Increasing performance by parallelization alone though cannot be the future of computing. On the one hand there are algorithms or problems, for example the simulation of event-based systems, which do not profit from parallelization in general. On the other hand, with the slowdown of Moore’s law the prize for more parallelization is deploying an increased amount of computing devices and supplying them with energy. For large computing centres this is not a sustainable path into the future without any major breakthroughs in the generation of clean energy. For the increasing amount of portable computing devices (edge devices) which are limited by the energy constraints of the batteries they run on this is also not a solution. There is a need to explore different paths towards the future of computing.

Paths towards the next Generation of computing

The semiconductor industry acknowledged the need for new paths by changing the name of their roadmap from “International Technology Roadmap for Semiconductors” to “International Roadmap for Devices and Systems”. The new name introduces two out of the three approaches, which could individually or in combination lead to needed innovations for the future of computing.

The first approach is investigating new devices instead of CMOS logic. This includes the use of other materials (e.g. Germanium based semiconductors), which may even allow to use other physical effects (e.g. Spintronic) for the storage and manipulation of logic states.

The second approach is the development of new system architectures instead of the von-Neumann architecture with general-purpose ALUs. The goal hereby is typically to optimize performance for specific types of calculations. This is in general achieved by trading-off the performance of the system as a general-purpose computing device or completely losing the system’s general-purpose character. This approach has a long history in application specific integrated circuit (ASIC) or FPGA-based hardware design. While GPUs have already been an example for this approach for a long time there is a lot of recent investment in the development of even more specializes computing chips by start-ups and major computing chip manufacturers like Intel with their neuromorphic Loihi Chip.

The third approach is coming up with completely new computing concepts that might not perform computation and data processing based on the same atomic operations provided by conventional ALUs. Examples for this are quantum computing, neuromorphic computing or biochemical computing. This is probably the most disruptive out of the three approaches because for some of them only few of the theoretical concepts, software stacks and hardware technologies from conventional computing are reusable. That results in long development cycles for hardware and software and requires new training for programmers who want to solve their real-world problems with new computing concepts.
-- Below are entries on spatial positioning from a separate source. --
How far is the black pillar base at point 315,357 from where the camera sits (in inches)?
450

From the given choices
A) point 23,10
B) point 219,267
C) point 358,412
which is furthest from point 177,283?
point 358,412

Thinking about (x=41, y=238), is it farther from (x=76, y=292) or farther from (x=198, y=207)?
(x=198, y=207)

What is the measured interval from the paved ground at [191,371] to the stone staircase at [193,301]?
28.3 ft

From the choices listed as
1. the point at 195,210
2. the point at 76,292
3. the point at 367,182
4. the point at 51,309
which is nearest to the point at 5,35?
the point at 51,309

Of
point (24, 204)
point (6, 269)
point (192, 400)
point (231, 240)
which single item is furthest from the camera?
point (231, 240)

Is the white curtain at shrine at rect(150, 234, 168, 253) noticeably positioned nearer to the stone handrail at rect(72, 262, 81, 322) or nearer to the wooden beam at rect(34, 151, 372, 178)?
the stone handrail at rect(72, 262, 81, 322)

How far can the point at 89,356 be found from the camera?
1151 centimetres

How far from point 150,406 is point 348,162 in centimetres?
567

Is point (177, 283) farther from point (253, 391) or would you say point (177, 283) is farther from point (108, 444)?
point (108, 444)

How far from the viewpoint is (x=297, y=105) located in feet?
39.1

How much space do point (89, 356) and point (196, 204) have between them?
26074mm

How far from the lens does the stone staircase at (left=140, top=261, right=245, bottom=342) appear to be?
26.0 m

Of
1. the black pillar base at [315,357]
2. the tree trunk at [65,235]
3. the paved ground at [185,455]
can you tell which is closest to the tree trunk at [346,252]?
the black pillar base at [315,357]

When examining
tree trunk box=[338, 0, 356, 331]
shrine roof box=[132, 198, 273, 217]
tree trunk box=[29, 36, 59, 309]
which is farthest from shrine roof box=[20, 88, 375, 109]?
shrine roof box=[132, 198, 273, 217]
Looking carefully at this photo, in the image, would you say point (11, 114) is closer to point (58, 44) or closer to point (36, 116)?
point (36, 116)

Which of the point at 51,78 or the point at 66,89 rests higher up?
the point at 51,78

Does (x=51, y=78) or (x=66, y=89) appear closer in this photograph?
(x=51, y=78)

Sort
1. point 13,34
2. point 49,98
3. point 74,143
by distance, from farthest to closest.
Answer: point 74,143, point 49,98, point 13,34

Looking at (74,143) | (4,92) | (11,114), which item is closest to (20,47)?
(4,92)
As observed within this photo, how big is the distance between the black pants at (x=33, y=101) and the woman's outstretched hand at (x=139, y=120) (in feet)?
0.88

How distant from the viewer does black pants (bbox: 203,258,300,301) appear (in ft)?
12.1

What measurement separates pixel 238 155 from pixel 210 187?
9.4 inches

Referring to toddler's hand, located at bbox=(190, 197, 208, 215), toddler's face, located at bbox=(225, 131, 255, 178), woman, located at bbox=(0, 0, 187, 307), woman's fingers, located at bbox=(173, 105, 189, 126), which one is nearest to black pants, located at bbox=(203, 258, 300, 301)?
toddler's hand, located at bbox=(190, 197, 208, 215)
But it might make problems solvable, which were not solvable before on conventional hardware at all or within reasonable time.

The advancement and complexity of the three research fields individually and combined makes it very difficult to predict the future of computing. With the decline of Moore’s law also past inventions, which did not make it to market before, become interesting and relevant again. Maybe there will be a technological breakthrough, that allows general-purpose ALU-based computers to increase performance further without increasing the energy consumption. Maybe one of the new computing concepts proofs to have general-purpose character and takes over the market of general-purpose computer. Maybe none of the above happens and the ecosystem of computation becomes more heterogeneous with a broader range of application specific computing devices being deployed in computing centres and in portable devices. In each case these are very exciting times for the next generation of computers.

The aim of our project is to generate an overview of past and recent developments in devices, architectures and concepts for computing, to identify new approaches and evaluate their possible target applications, their advantages and disadvantages as well as their state of the art.